Ojalá que el tiempo pascual resulte para nosotros la ocasión propicia de redescubrir con alegría y entusiasmo las fuentes de la fe, la presencia de Cristo resucitado. Se trata de realizar el mismo itinerario de Jesús y sus discípulos de Emaús, a través del redescubrimiento de la Palabra de Dios y de la Eucaristía, es decir: caminar con el Señor y dejarse abrir los ojos al verdadero sentido de la Escritura y a su presencia al partir el pan. El culmen de este camino, entonces como hoy, es la Comunión eucarística.

Se trata, en fin, de confiar en el Señor resucitado, que tiene el poder de dar la vida, de hacernos renacer como hijos de Dios, capaces de creer y de amar. La fe en él transforma nuestra vida: la libra del miedo, le da una firme esperanza, la vuelve animada por eso que da pleno sentido a la existencia, el amor de Dios.
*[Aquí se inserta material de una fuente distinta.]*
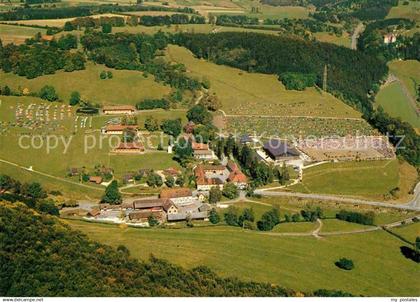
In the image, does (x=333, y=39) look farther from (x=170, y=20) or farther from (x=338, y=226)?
(x=338, y=226)

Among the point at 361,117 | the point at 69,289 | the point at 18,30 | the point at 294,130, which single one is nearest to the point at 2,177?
the point at 69,289

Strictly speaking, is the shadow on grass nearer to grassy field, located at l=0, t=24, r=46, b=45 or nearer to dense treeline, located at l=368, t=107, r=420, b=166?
dense treeline, located at l=368, t=107, r=420, b=166

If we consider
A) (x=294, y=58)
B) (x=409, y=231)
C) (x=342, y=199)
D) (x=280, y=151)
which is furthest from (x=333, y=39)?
(x=409, y=231)

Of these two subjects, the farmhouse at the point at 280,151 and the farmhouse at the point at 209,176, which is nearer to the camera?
the farmhouse at the point at 209,176

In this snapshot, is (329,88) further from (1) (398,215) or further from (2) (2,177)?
(2) (2,177)

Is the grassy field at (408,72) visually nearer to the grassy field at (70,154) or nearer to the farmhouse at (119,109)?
the farmhouse at (119,109)

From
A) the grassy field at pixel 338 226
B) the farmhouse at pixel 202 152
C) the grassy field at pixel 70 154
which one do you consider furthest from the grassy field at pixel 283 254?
the farmhouse at pixel 202 152
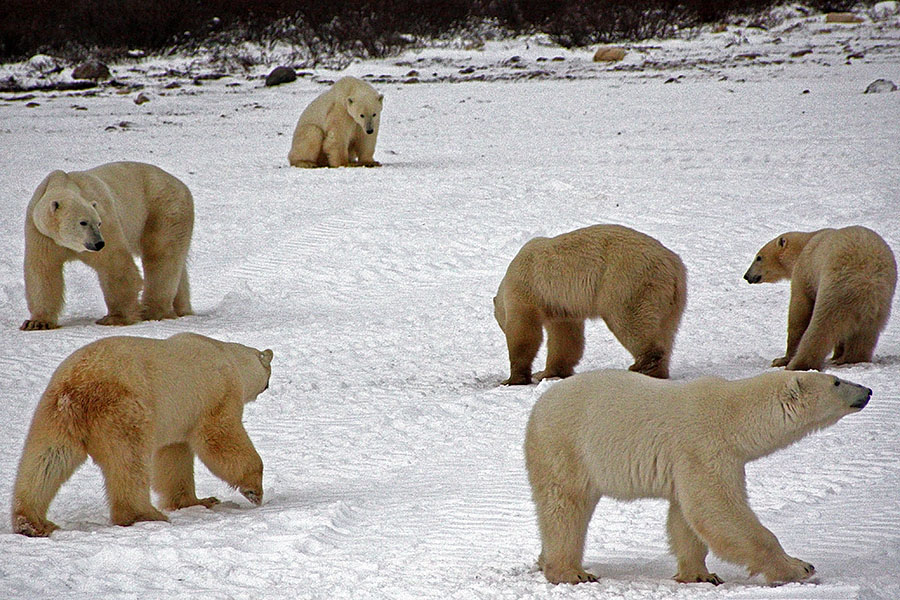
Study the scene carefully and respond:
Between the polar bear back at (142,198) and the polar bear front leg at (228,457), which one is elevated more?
the polar bear back at (142,198)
Quédate con nosotros, Palabra viviente del Padre, y enséñanos palabras y gestos de paz: paz para la tierra consagrada por tu sangre y empapada con la sangre de tantas víctimas inocentes; paz para los Países del Medio Oriente y África y ahora de la sufrida Ucrania, donde también se sigue derramando tanta sangre por el odio satánico de un país invasor. Paz para toda la humanidad, sobre la cual se cierne siempre el peligro de guerras fratricidas. 

Quédate con nosotros, Pan de vida eterna, partido y distribuido a los comensales: danos también a nosotros la fuerza de una solidaridad generosa con las multitudes que, aun hoy, sufren y mueren de miseria y de hambre, diezmadas por epidemias mortíferas o arruinadas por enormes catástrofes naturales. Por la fuerza de tu Resurrección, que ellas participen igualmente de una vida nueva.

Hombres y mujeres del tercer milenio, tenemos también necesidad de Ti, Señor resucitado. Quédate con nosotros ahora y hasta al fin de los tiempos. Haz que el progreso material de los pueblos nunca oscurezca los valores espirituales que son el alma de su civilización. Ayúdanos, te rogamos, en nuestro camino. Nosotros creemos en Ti, en Ti esperamos, porque sólo Tú tienes palabras de vida eterna (cf. Jn 6,68).

Los matices psicológicos de sus personajes otorgan un carácter único al episodio pascual de Emaús, analizado y reflexionado largamente por biblistas, exégetas, teólogos y místicos. Bello pasaje del Nuevo Testamento, sin duda, que a través del tiempo devino en tema de la espiritualidad y del arte. Celeste regalo para el alma.